Conceptually settled above; these are implementation choices deferred to the build tool, noted here so they aren't mistaken for solved.

Deferred

Single-builder election (thundering herd). "Check-or-build" must keep N concurrent ranks from all rebuilding the same store. Options: rank-0-builds + barrier within an MPI job; an O_CREAT|O_EXCL lockfile / lease with stale-lock recovery across independent jobs. Atomic rename gives isolation, not coordination.

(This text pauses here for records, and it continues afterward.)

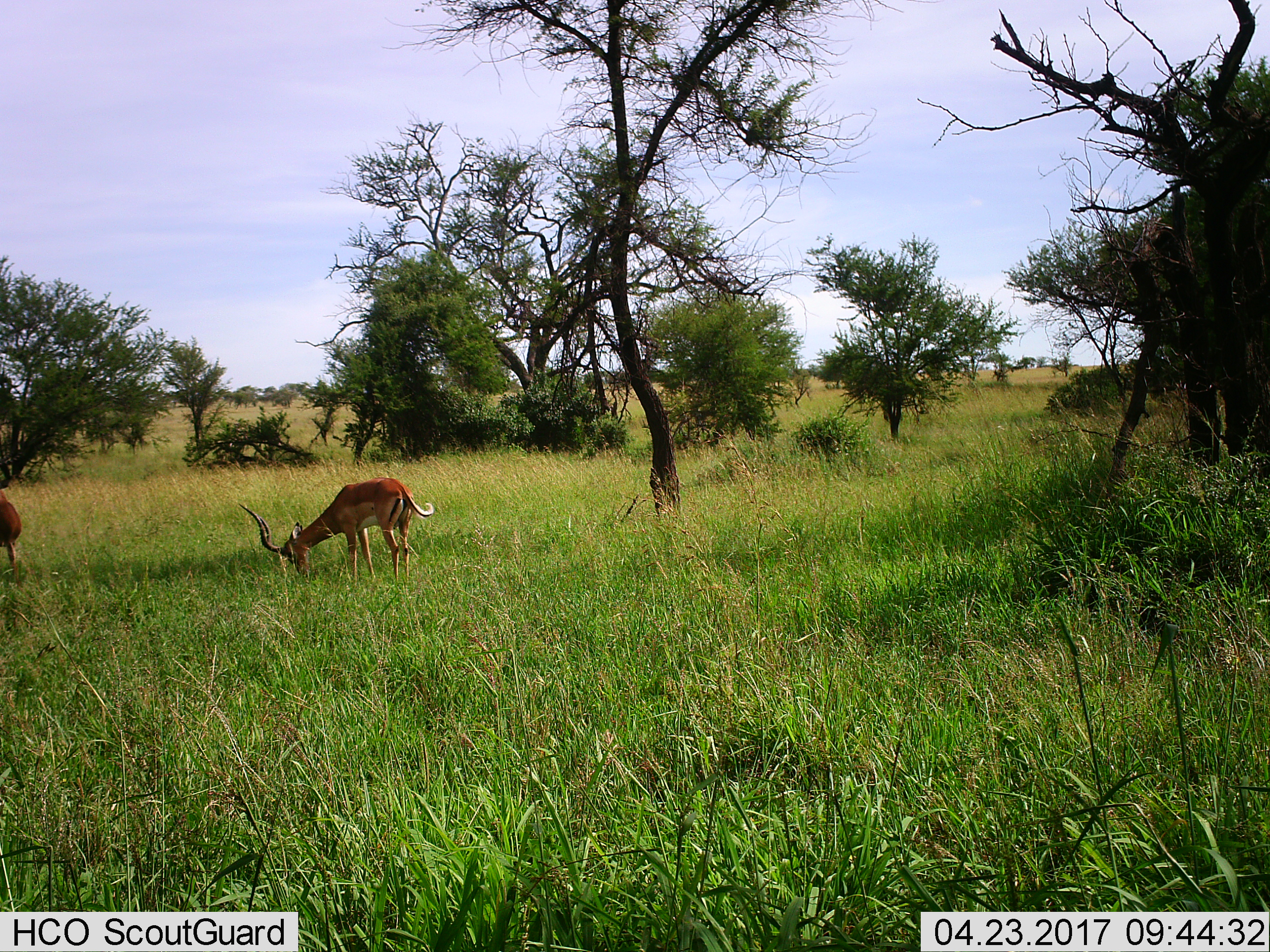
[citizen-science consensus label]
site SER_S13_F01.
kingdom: Animalia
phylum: Chordata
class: Mammalia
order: Artiodactyla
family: Bovidae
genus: Aepyceros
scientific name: Aepyceros melampus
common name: impala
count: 2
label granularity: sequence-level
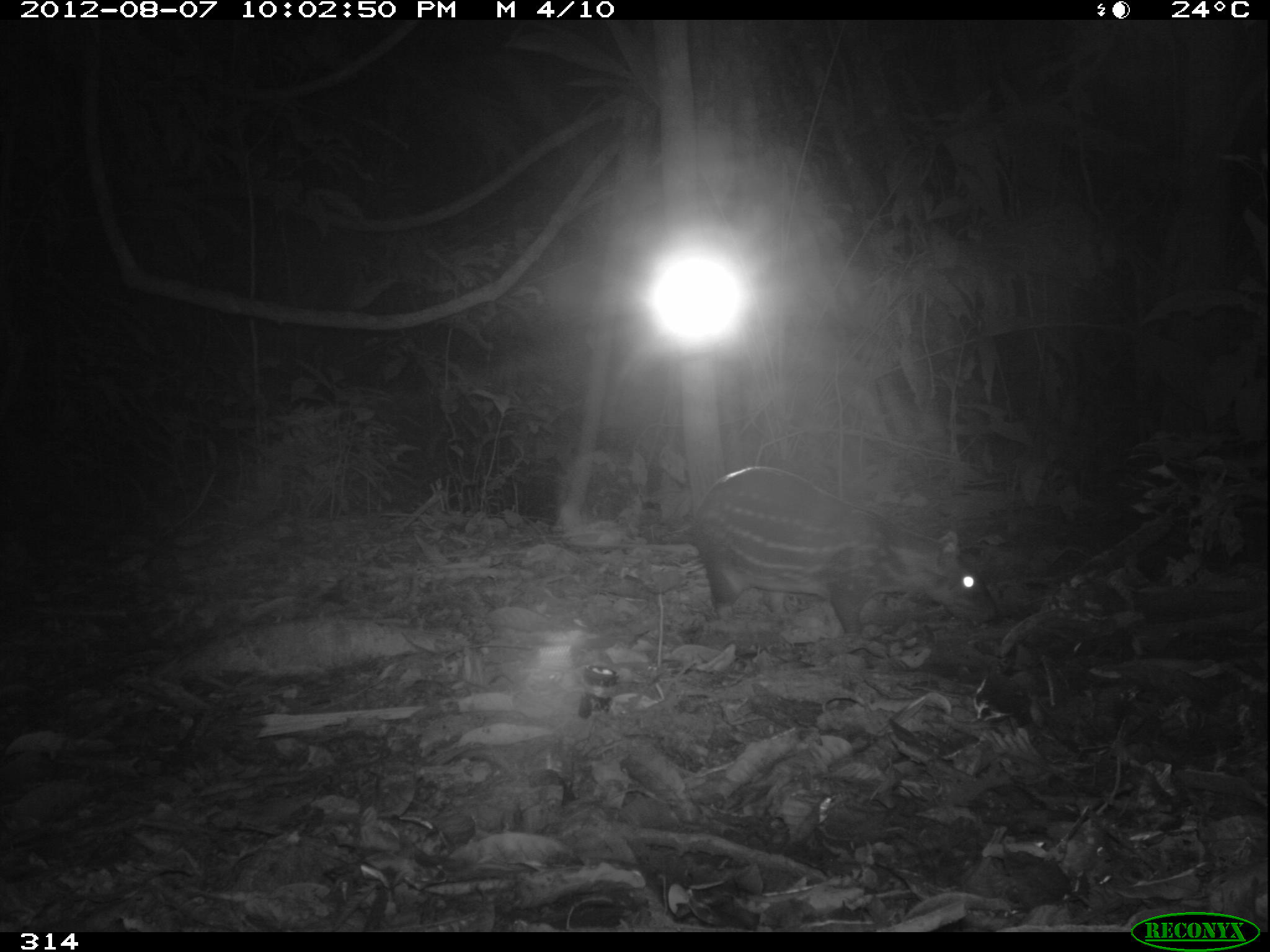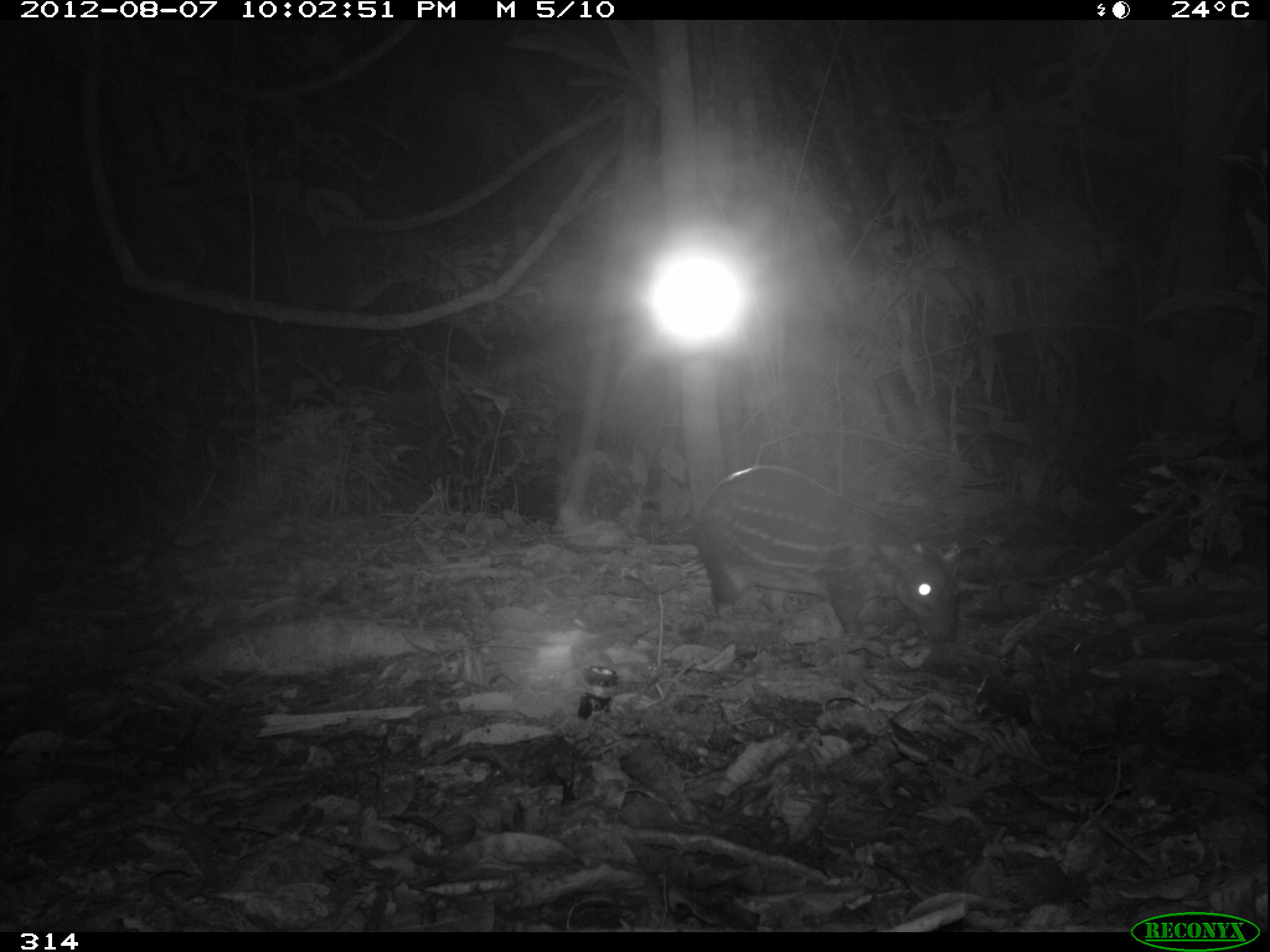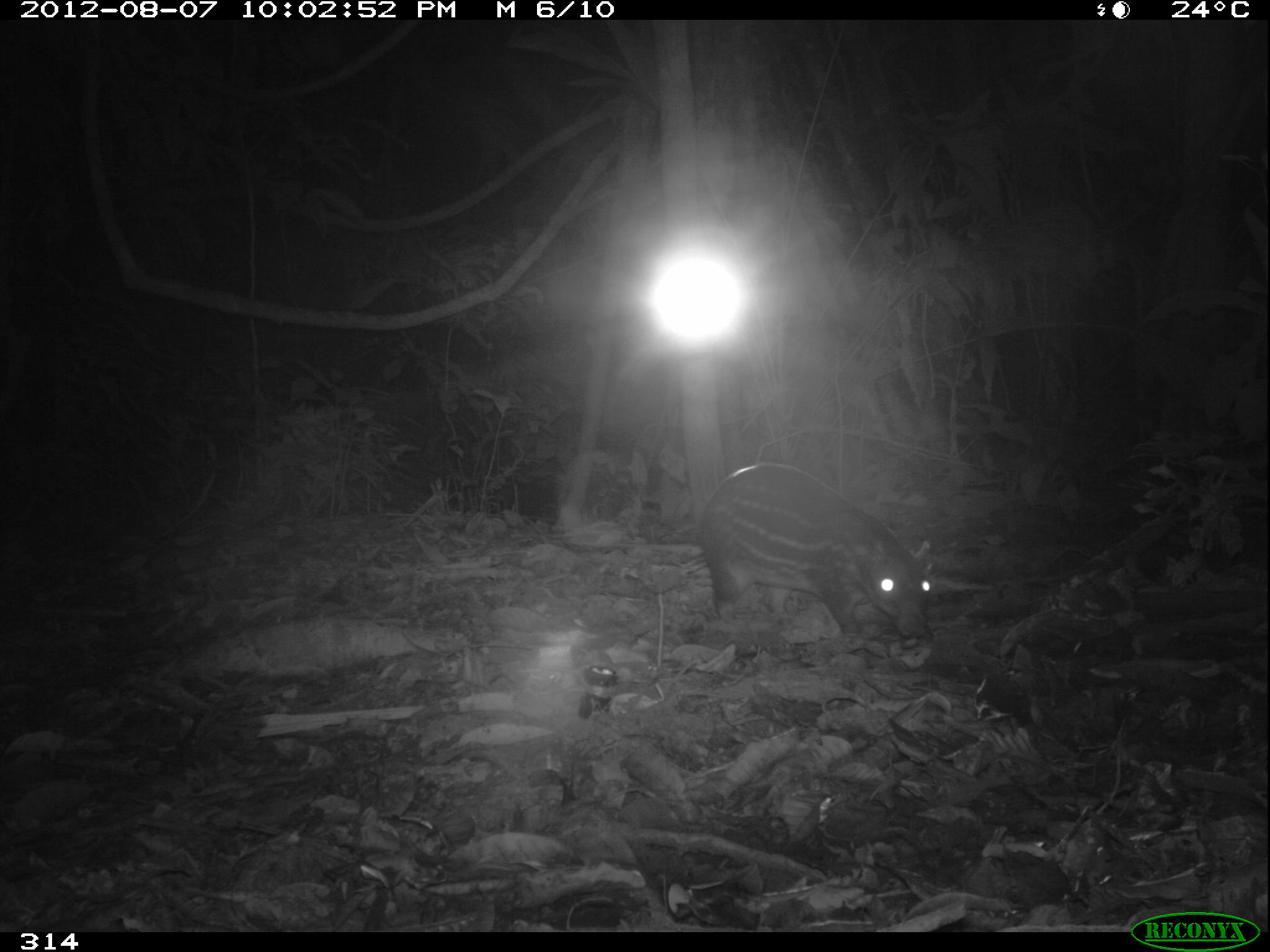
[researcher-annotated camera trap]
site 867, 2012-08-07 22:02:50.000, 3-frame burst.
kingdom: Animalia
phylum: Chordata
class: Mammalia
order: Rodentia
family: Cuniculidae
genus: Cuniculus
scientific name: Cuniculus paca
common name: spotted paca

Unstructured cell ordering for windowed reads. To make a bbox read selective on a 1-D nCells array, Tier-2 cells would be permuted into a locality-preserving (space-filling-curve) order and chunked along it, with a bbox→chunk index built from the embedded cell coordinates. Moot for global runs.
Schema migration. When the store layout or manifest schema changes, the format version drives a documented migration path rather than an undefined read failure.
Temporal profiles — store-provided or host-owned? The consumer (MIEM) interpolates in time but does not apply diurnal / weekly / seasonal scaling profiles. Since the store owns the time dimension, it could provide them directly — either carry a base flux + normalized profile arrays (the consumer multiplies) or bake higher-resolution flux at build time. Local-time alignment is cheap: the store already carries each cell's longitude, so the UTC→local offset is just a per-cell attribute (≈ lon/15 h) and diurnal profiles apply in local solar time by convention (no time-zone or DST database). The open part is the policy: store-supplied profiles vs. host-owned.